Он услышал за собою все нарастающий грохот возвращавшегося с испытаний танка, остановился, посмотрел вслед убегавшим ребятам: «А все-таки я напишу это, напишу!»
Дома Анатолия Владимировича ждала неприятность. Дочь, не дав раздеться, спросила, не достал ли он денег.
— Откуда, Сонюшка?
Софья Анатольевна была озадачена. Она знала, что отец ходил на завод с предложением написать портреты стахановцев. Она одобрила эту работу, как солидный заказ. Но отец, похоже, меньше всего думал о деньгах. Он, видите ли, собрался воевать кистью. Все это очень смешно, но и странно. Он даже пить стал меньше.
Софье Анатольевне нравилось думать, что отец с детства недолюбливал ее потому, что ждал мальчика, а родилась дочь.

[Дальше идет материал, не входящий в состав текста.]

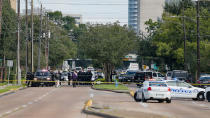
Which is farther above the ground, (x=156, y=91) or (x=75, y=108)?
(x=156, y=91)

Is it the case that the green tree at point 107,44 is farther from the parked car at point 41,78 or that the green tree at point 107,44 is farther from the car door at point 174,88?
the car door at point 174,88

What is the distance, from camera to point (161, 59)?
300 ft

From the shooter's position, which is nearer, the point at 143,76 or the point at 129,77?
the point at 143,76

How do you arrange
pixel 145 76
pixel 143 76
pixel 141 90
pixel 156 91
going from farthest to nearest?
pixel 143 76 → pixel 145 76 → pixel 141 90 → pixel 156 91

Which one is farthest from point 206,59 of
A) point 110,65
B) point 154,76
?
point 110,65

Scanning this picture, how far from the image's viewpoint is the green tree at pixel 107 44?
60.6 meters

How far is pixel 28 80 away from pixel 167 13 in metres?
43.9

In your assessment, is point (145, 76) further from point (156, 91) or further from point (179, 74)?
point (156, 91)

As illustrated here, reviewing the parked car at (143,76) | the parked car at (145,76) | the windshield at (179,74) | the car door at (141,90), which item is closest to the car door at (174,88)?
the car door at (141,90)

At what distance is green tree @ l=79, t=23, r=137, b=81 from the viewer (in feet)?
199

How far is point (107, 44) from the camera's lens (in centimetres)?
6075

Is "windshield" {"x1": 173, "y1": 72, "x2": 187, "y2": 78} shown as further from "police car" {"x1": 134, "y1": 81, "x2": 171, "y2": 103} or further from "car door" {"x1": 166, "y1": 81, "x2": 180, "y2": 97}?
"police car" {"x1": 134, "y1": 81, "x2": 171, "y2": 103}

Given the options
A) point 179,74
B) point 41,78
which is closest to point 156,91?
point 179,74

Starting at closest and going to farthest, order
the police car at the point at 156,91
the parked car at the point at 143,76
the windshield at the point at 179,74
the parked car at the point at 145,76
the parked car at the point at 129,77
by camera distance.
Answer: the police car at the point at 156,91 < the parked car at the point at 145,76 < the parked car at the point at 143,76 < the windshield at the point at 179,74 < the parked car at the point at 129,77
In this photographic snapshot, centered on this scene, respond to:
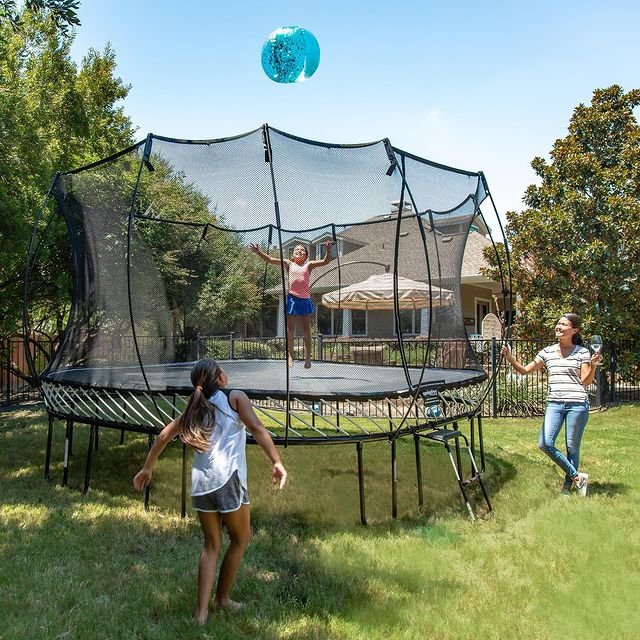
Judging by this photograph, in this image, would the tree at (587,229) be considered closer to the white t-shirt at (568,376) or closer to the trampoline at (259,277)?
the trampoline at (259,277)

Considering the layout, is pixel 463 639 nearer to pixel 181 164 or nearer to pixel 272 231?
pixel 181 164

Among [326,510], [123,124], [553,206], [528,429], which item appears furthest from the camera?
[123,124]

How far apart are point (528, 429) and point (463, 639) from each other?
5.75m

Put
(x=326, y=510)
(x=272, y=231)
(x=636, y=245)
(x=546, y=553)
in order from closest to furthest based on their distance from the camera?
1. (x=546, y=553)
2. (x=326, y=510)
3. (x=272, y=231)
4. (x=636, y=245)

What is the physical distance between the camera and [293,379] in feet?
17.9

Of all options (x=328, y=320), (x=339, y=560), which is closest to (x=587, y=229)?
(x=328, y=320)

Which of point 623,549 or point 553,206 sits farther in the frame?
point 553,206

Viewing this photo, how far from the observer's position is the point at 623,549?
128 inches

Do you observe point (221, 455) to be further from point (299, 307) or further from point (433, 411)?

А между тем он любил ее всегда, с малых лет, исполнял все ее капризы — иначе она мешала ему работать, — и лишь с годами заметил, что это пошло ей во вред. Дочь стала взрослой, и сладить с нею было уже невозможно. Тогда-то и начались у них ссоры. Анатолий Владимирович всегда оказывался побежденным. Его нетрудно было победить, напомнив то, что он говорил о самом себе, о своем творчестве в минуты крайнего огорчения.
— Значит, денег нет?
— Откуда им быть?
— Тогда зачем же все это? — Софья Анатольевна указала на разбросанные по комнате холсты. Она подвинула ногой фанерку, на которой была изображена панорама города. — А это тоже твое?
— Тут, одного начинающего…
— Ну и что же? Как все — гений?
— Все мы в молодости одинаковы, — ответил старик и задумался. — Задора, помню, было — не дай бог! Думал, горы сверну.
«А чем кончилось? — подумала Софья Анатольевна. — Горой фанерок в чулане. Только и всего».
— Не всем же быть Леонардами, — сказала она, чуть усмехаясь.